(Dataset entries)

══════════════════════════════

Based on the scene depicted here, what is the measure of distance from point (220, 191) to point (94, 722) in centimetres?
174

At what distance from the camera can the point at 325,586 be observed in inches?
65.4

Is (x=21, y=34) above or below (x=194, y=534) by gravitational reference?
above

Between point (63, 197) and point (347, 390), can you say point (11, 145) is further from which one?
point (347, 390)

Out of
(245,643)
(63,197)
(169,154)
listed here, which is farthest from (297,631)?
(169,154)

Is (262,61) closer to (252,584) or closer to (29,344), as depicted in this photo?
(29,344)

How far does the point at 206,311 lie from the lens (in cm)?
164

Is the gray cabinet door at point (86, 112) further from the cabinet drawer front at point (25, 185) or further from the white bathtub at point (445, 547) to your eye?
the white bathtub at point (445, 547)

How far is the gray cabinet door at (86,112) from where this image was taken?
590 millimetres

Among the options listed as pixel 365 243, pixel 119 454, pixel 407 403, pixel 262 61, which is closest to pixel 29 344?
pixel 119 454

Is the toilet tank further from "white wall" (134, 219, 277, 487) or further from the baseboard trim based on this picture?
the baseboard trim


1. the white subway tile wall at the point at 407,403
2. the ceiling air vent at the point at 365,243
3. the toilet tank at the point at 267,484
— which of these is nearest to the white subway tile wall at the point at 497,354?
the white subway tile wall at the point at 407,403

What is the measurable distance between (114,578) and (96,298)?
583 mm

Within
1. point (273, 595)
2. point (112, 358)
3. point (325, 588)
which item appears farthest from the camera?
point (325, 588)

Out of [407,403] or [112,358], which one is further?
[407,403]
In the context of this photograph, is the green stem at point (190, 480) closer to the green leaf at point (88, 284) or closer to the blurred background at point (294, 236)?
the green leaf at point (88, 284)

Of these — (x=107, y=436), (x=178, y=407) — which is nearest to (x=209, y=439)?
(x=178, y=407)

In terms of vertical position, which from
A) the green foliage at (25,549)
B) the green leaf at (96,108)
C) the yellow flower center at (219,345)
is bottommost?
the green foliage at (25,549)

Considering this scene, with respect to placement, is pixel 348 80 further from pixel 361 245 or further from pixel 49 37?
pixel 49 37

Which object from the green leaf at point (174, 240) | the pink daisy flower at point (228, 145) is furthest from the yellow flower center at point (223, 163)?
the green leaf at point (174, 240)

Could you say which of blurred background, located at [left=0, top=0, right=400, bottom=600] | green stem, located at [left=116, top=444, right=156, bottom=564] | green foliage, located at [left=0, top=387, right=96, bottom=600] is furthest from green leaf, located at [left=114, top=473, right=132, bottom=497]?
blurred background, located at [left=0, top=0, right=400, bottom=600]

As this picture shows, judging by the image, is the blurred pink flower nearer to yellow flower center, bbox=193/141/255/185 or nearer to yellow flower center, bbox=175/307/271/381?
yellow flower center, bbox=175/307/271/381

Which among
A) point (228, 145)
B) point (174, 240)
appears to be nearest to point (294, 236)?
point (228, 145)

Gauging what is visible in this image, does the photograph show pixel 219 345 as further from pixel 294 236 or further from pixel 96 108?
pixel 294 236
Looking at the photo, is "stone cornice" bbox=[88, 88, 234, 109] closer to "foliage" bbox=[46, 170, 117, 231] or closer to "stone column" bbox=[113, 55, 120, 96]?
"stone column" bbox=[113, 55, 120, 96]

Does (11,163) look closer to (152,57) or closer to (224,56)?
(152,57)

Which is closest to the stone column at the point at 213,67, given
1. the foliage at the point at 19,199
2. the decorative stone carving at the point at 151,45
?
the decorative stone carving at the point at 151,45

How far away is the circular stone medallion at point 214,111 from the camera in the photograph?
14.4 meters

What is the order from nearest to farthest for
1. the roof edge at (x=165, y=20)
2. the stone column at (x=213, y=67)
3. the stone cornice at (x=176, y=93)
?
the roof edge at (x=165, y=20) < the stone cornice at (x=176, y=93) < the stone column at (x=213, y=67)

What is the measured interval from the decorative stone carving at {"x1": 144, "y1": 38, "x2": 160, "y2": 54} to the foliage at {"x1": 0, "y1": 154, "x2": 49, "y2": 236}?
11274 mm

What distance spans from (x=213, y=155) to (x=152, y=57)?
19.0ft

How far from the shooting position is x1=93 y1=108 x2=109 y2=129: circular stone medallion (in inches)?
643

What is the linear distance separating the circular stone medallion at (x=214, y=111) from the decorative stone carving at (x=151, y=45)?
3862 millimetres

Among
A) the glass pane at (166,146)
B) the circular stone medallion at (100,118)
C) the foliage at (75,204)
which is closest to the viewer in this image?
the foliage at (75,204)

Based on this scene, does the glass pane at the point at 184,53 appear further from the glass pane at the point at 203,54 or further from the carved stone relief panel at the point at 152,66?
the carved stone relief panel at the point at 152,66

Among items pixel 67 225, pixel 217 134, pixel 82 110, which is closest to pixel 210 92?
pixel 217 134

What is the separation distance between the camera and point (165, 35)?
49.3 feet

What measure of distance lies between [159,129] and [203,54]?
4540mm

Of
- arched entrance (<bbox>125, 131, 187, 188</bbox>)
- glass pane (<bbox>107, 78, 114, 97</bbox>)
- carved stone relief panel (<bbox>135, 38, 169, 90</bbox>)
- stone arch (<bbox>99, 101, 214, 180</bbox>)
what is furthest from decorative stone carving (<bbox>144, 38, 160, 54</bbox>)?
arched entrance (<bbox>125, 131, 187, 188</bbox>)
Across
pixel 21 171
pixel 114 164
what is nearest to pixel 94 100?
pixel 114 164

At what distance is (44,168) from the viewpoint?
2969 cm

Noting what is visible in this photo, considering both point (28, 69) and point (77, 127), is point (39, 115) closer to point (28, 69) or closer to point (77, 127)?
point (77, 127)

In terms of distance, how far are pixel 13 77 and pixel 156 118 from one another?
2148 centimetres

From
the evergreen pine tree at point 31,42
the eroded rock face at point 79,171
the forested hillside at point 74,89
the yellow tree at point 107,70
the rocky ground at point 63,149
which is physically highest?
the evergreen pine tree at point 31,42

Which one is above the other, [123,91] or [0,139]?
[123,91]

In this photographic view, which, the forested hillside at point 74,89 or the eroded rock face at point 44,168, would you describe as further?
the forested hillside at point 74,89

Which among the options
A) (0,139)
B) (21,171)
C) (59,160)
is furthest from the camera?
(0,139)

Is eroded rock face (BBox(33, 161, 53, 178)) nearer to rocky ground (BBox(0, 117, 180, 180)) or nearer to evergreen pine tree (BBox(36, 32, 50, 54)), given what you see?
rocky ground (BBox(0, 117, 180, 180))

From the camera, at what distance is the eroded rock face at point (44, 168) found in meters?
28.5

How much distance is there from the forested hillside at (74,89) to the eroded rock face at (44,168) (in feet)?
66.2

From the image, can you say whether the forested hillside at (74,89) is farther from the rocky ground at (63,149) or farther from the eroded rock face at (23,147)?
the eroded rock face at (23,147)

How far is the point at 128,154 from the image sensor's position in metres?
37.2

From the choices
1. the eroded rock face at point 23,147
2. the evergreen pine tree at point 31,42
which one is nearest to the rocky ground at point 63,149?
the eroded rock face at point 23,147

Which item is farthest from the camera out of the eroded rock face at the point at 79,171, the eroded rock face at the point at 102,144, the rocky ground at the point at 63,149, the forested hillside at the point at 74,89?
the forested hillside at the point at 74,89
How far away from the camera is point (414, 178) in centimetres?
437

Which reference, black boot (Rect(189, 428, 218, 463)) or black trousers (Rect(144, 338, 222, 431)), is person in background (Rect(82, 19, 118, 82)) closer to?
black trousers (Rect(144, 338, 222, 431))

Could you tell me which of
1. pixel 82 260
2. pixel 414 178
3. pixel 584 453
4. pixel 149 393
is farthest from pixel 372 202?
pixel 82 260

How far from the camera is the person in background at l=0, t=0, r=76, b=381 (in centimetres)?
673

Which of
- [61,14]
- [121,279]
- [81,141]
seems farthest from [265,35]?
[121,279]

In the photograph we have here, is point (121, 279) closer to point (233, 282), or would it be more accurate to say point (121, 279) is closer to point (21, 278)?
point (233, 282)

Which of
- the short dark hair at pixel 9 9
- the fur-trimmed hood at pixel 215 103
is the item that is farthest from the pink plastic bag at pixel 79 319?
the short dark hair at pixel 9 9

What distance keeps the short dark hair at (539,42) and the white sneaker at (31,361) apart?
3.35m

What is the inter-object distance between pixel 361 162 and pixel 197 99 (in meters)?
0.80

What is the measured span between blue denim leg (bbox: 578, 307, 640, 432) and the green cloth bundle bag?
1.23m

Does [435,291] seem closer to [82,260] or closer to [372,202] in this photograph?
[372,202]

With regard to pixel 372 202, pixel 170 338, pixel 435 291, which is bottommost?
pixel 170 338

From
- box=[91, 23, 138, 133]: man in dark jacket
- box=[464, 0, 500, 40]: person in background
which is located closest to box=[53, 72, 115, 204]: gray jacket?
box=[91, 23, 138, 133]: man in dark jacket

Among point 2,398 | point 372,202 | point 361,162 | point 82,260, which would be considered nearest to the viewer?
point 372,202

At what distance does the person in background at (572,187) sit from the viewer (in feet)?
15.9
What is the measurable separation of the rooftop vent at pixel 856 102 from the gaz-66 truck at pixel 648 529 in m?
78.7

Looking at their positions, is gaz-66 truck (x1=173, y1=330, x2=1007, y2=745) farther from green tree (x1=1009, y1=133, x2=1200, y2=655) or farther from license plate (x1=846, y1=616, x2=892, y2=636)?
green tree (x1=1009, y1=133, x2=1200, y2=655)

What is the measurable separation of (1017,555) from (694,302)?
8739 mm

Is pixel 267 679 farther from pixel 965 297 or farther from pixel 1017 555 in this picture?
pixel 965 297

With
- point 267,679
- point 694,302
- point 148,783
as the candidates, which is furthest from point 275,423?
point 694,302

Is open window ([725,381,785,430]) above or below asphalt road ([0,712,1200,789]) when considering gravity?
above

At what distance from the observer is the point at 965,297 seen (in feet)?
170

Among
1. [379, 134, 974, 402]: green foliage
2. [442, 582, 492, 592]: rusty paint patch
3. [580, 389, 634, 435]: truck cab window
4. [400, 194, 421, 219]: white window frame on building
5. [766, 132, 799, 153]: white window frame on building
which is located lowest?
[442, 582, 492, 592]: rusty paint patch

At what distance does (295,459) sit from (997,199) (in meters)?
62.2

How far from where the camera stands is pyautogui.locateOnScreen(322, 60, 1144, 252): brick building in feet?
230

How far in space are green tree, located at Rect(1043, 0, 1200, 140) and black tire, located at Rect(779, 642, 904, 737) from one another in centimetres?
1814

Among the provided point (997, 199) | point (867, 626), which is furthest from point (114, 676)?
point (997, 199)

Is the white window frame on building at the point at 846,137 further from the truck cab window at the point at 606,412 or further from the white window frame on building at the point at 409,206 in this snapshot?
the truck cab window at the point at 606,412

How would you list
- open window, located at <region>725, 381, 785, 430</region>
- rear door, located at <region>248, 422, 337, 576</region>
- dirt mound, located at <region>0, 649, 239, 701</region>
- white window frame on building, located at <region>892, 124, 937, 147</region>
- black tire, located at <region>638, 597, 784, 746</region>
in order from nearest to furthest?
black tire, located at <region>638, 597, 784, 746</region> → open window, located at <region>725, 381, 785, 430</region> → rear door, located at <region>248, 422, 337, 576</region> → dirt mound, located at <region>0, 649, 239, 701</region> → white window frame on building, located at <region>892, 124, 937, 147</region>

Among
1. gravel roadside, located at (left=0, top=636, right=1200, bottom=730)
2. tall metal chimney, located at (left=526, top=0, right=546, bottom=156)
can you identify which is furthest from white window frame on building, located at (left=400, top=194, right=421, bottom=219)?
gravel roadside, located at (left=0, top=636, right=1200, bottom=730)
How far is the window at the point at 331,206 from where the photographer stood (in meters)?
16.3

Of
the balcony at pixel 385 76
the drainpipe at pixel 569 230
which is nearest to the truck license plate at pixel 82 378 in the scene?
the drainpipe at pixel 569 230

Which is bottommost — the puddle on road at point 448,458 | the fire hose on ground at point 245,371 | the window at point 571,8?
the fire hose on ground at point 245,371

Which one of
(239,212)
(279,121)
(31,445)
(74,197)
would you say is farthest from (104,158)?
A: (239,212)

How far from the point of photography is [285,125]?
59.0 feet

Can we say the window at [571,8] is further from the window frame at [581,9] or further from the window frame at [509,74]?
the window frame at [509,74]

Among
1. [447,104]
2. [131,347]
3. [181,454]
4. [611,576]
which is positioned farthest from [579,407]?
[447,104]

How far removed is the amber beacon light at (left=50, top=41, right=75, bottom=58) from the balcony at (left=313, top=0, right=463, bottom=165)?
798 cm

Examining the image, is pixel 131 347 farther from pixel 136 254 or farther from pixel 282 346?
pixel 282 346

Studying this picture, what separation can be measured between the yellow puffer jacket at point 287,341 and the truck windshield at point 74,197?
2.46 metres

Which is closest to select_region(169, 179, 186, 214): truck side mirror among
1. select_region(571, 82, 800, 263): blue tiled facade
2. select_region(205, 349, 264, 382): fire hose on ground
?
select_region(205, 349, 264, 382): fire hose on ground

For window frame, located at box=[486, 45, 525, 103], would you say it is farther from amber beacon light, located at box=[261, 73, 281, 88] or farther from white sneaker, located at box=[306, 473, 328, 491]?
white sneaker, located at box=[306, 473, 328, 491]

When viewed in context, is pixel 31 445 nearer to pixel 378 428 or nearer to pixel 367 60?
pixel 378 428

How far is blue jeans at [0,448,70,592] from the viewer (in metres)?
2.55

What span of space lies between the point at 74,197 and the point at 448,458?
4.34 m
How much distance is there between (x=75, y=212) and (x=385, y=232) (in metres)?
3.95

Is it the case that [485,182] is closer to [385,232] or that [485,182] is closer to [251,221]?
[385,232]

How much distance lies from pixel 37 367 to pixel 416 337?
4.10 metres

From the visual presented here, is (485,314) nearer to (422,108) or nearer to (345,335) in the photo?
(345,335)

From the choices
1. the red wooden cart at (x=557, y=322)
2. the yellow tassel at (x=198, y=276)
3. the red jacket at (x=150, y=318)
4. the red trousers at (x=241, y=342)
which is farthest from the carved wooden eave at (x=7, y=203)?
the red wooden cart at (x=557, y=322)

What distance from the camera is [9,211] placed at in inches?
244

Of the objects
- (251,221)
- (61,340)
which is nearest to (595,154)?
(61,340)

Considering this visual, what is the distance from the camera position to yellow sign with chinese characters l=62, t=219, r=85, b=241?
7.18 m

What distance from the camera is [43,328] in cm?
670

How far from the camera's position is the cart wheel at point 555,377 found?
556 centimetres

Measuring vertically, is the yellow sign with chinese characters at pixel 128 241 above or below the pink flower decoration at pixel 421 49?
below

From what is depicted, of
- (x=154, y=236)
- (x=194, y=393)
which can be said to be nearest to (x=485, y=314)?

══════════════════════════════

• [Problem description]: Exact repetition is required for the lines from the one that contains "How much distance is there between" through the final line; leave out everything else.

• [Response]:
How much distance is there between (x=75, y=212) and (x=385, y=232) (in metres)?
3.95

Is it the case that [485,182] is closer to [385,232] or that [485,182] is closer to [251,221]?
[385,232]

How much distance lies from pixel 37 367 to pixel 416 337?
4.10 metres

From the visual presented here, is (485,314) nearer to (422,108) or nearer to (345,335) in the photo?
(345,335)

From the choices
1. the red wooden cart at (x=557, y=322)
2. the yellow tassel at (x=198, y=276)
3. the red jacket at (x=150, y=318)
4. the red trousers at (x=241, y=342)
which is farthest from the carved wooden eave at (x=7, y=203)?
the red wooden cart at (x=557, y=322)

What distance from the camera is [9,211] placed at in inches?
244

Of the objects
- (251,221)
- (61,340)
which is nearest to (595,154)?
(61,340)

Considering this visual, what is the distance from the camera position to yellow sign with chinese characters l=62, t=219, r=85, b=241?
7.18 m

What distance from the camera is [43,328] in cm?
670

How far from the camera's position is the cart wheel at point 555,377 found?
556 centimetres

Measuring vertically, is the yellow sign with chinese characters at pixel 128 241 above or below the pink flower decoration at pixel 421 49?
below

From what is depicted, of
- (x=154, y=236)
- (x=194, y=393)
which can be said to be nearest to (x=485, y=314)?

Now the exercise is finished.